AI Case Study
University of Essex researchers compare machine learning models for improving weather condition classification of images
University of Essex and Birmingham researchers investigate different methods of classifying images to improve on-demand weather forecasting. Improving the accuracy of image classifiers theoretically allows the transportation industry, among others, to adjust to real-time conditions by automating live conditions updates. The researchers find that a ResNet model provides the best accuracy across the different investigated weather types.
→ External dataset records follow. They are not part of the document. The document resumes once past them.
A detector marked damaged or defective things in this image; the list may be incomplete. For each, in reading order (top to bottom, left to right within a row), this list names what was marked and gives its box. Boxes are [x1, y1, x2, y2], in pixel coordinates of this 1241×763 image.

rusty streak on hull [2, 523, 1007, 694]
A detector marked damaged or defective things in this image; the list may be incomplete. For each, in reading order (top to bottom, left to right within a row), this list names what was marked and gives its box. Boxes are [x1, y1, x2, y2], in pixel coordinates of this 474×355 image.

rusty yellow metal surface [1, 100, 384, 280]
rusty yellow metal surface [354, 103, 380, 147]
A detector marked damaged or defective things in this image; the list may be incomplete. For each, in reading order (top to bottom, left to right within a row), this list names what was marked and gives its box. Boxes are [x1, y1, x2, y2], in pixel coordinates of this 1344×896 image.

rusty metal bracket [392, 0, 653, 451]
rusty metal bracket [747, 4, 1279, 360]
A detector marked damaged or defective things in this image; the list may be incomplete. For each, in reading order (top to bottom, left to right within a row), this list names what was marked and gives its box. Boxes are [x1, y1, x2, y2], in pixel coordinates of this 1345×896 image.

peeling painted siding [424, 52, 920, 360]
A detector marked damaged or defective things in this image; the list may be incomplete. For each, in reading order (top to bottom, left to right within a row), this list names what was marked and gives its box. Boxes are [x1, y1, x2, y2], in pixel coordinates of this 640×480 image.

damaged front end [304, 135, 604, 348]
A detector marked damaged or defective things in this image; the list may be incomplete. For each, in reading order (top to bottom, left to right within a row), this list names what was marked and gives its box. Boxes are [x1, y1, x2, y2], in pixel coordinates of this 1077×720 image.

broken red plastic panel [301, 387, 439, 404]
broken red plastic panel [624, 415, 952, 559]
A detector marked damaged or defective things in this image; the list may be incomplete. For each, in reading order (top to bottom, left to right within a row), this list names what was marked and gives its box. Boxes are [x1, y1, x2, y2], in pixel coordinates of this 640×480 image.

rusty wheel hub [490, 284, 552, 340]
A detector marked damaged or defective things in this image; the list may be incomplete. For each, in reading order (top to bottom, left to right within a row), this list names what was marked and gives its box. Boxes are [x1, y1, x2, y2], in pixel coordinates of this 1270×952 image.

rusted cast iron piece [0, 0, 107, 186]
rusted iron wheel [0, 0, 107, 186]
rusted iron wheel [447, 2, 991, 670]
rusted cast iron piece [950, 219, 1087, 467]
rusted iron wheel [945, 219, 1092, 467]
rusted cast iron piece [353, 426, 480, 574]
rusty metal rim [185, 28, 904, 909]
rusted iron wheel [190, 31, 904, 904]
"The specific field of computer vision known as weather classification is still evolving and worthy proposals are still being
made to improve the baseline. An opportunity to advance the
field even further lies in the adoption of new techniques and
tools that have been used to improve other fields. To achieve
this, it is necessary to recognise that weather is a phenomenon
that is a complex phenomena where semantic labelling of images
can be a challenging task. A single image can encompass
multiple weathers for instance partly cloudy. To exploit all
the information that can be extracted from a single outdoor
image, considering uncertainty as an opportunity rather than
a problem is an important step." To this end, researchers from the University of Essex and the University of Birmingham tested different methods for classifying images of weather conditions: "The categories of interest for this contribution are sunny,
cloudy, foggy, rainy and snowy images."
R And D
Core Research And Development
"Weather conditions often disrupt the proper functioning
of transportation systems. Present systems either deploy
an array of sensors or use an in-vehicle camera to predict weather
conditions. These solutions have resulted in incremental cost and
limited scope. To ensure smooth operation of all transportation
services in all-weather conditions, a reliable detection system is
necessary to classify weather in wild. The challenges involved in
solving this problem is that weather conditions are diverse in
nature and there is an absence of discriminate features among
various weather conditions."
"The overall best classification was the ResNet 50 architecture for all of the settings of the superpixel masks. The three variations of the residual networks (ResNet) used in the experimentation were among the four top performing models in the four different settings. These results are a good indication that the optimisation achieved by the inclusion of residual methods learning with shortcut connections has a positive effect in the overall task of weather classification, and it can benefit slightly from the use of superpixel masks as data augmentation. Residual Networks are thus not only successful in arbitrary image recognition, but can also work well as a solution to weather classification problem."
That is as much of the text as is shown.